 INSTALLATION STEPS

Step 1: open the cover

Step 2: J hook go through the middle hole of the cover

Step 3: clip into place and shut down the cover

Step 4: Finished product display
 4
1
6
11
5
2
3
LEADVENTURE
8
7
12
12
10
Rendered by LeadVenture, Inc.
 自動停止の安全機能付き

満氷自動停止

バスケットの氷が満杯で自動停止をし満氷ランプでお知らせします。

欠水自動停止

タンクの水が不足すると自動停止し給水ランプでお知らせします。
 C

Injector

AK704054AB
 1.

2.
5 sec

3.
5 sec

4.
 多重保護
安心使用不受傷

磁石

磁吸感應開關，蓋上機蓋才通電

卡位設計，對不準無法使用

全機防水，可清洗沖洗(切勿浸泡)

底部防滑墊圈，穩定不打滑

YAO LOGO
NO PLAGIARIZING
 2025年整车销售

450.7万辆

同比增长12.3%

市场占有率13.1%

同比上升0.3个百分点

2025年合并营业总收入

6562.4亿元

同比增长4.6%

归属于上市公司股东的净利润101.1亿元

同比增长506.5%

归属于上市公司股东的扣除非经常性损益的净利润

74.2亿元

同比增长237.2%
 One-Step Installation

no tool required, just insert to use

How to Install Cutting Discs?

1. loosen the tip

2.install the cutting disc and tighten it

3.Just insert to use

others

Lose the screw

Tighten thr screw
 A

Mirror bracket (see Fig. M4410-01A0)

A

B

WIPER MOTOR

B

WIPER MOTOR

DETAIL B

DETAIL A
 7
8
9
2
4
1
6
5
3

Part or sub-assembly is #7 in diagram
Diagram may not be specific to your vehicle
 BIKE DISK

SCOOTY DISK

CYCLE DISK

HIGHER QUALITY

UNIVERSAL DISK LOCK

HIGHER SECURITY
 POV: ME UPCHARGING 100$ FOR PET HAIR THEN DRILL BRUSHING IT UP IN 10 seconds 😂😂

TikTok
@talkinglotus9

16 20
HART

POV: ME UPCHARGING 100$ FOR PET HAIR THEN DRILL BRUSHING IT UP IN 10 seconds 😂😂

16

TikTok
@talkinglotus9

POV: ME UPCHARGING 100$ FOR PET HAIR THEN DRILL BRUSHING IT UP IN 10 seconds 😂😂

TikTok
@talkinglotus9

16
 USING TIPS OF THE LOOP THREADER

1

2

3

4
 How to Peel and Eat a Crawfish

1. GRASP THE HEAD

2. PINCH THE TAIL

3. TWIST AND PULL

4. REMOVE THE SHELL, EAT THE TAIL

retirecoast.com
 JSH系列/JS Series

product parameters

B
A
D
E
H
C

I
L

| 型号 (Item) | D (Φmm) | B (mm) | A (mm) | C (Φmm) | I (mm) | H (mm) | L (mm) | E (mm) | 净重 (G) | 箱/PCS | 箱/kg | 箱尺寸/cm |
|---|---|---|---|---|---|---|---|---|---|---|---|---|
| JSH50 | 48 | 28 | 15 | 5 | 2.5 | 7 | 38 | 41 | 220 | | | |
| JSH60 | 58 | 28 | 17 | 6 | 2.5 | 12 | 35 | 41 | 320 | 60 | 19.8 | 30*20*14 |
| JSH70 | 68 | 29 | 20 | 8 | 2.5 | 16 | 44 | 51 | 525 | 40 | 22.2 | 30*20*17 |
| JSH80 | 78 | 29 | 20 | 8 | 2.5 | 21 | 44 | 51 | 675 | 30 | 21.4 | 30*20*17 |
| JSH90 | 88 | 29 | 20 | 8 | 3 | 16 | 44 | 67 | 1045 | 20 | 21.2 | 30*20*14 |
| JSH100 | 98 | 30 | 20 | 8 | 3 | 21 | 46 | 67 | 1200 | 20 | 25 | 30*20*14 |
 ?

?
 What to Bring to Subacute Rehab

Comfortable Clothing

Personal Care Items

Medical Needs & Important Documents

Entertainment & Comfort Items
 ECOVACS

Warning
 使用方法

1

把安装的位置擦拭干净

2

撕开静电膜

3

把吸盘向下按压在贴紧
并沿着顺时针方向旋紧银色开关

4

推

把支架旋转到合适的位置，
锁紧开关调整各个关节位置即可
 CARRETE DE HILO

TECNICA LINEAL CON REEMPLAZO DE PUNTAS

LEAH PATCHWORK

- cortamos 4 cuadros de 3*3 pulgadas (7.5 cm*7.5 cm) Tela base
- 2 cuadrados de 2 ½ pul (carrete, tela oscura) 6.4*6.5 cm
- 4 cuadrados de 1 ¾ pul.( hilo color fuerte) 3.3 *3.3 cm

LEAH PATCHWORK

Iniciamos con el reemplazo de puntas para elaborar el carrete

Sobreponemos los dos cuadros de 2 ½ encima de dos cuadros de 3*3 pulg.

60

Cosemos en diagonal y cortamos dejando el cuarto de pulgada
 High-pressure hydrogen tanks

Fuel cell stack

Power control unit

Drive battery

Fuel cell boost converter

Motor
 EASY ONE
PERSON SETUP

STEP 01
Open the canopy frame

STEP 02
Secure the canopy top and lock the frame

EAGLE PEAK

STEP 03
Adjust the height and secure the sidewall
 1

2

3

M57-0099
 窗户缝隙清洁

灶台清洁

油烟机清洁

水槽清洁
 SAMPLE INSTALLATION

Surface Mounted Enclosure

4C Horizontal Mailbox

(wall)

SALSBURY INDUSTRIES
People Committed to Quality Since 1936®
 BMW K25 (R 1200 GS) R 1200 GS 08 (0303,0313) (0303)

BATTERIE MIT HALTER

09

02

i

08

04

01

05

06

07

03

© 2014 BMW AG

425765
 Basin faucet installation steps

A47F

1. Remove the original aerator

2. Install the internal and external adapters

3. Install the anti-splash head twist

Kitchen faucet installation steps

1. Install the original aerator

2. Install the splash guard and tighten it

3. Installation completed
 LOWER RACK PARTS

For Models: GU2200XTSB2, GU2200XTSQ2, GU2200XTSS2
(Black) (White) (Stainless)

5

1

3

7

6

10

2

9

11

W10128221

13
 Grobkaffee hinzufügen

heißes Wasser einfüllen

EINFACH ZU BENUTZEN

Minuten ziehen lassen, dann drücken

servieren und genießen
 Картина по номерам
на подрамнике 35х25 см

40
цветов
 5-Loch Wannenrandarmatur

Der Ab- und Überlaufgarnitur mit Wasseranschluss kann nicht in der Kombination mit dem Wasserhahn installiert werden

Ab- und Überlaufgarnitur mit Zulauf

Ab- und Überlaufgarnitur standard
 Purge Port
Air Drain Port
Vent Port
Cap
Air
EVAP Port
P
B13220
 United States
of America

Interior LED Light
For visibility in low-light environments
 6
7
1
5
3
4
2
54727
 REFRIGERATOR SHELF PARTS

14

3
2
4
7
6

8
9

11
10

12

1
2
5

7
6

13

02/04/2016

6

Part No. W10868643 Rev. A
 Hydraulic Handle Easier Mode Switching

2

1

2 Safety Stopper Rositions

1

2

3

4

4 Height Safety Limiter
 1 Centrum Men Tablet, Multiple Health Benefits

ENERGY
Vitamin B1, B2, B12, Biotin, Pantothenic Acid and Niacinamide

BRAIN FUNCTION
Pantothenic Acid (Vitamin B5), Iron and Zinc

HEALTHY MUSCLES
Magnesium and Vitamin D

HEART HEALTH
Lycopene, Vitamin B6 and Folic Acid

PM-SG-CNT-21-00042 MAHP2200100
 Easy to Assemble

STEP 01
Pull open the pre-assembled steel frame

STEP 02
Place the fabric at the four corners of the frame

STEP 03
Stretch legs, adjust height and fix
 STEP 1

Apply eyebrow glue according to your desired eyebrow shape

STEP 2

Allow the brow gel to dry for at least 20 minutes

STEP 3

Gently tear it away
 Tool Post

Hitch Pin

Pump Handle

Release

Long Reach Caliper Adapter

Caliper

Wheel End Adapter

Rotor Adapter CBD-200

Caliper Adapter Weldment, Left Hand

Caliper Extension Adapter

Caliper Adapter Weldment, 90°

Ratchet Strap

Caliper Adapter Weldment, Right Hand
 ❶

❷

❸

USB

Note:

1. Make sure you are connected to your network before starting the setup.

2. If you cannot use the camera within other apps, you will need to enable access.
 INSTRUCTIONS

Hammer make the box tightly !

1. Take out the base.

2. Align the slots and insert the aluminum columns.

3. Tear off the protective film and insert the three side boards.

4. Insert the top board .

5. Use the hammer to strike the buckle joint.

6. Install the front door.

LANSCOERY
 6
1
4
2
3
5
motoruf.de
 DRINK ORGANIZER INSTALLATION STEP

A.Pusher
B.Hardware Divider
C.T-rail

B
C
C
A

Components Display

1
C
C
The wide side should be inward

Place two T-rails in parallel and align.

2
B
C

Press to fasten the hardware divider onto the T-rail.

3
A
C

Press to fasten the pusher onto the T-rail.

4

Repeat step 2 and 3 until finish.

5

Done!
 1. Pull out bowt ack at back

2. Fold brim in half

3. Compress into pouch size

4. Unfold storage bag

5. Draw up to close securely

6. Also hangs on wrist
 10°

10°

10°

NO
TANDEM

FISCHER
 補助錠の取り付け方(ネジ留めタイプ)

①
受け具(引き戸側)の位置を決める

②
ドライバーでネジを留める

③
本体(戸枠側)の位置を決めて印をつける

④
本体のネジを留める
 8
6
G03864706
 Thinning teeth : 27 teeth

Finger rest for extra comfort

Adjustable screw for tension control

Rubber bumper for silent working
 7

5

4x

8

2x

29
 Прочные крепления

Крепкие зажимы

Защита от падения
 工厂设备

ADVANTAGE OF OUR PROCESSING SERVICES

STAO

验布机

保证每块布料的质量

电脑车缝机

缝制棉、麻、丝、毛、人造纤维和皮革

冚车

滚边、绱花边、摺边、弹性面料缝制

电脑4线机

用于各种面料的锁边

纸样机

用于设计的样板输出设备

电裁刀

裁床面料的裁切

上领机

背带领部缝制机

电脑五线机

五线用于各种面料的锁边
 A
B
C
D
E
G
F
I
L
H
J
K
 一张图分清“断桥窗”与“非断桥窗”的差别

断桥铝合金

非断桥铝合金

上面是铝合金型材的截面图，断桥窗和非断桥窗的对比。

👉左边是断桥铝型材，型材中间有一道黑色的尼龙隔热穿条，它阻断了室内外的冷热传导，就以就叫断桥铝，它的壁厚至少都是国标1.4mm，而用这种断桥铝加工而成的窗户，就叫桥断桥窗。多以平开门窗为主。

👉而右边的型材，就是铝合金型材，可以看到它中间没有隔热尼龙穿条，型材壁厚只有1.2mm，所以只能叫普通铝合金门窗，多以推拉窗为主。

--

Exercise prompt:
Extract exactly and only the lines above from the line containing "Caliper Extension Adapter" through the line containing "2. Align the", both end lines included.

Answer to this exercise:
Caliper Extension Adapter

Caliper Adapter Weldment, 90°

Ratchet Strap

Caliper Adapter Weldment, Right Hand
 ❶

❷

❸

USB

Note:

1. Make sure you are connected to your network before starting the setup.

2. If you cannot use the camera within other apps, you will need to enable access.
 INSTRUCTIONS

Hammer make the box tightly !

1. Take out the base.

2. Align the slots and insert the aluminum columns.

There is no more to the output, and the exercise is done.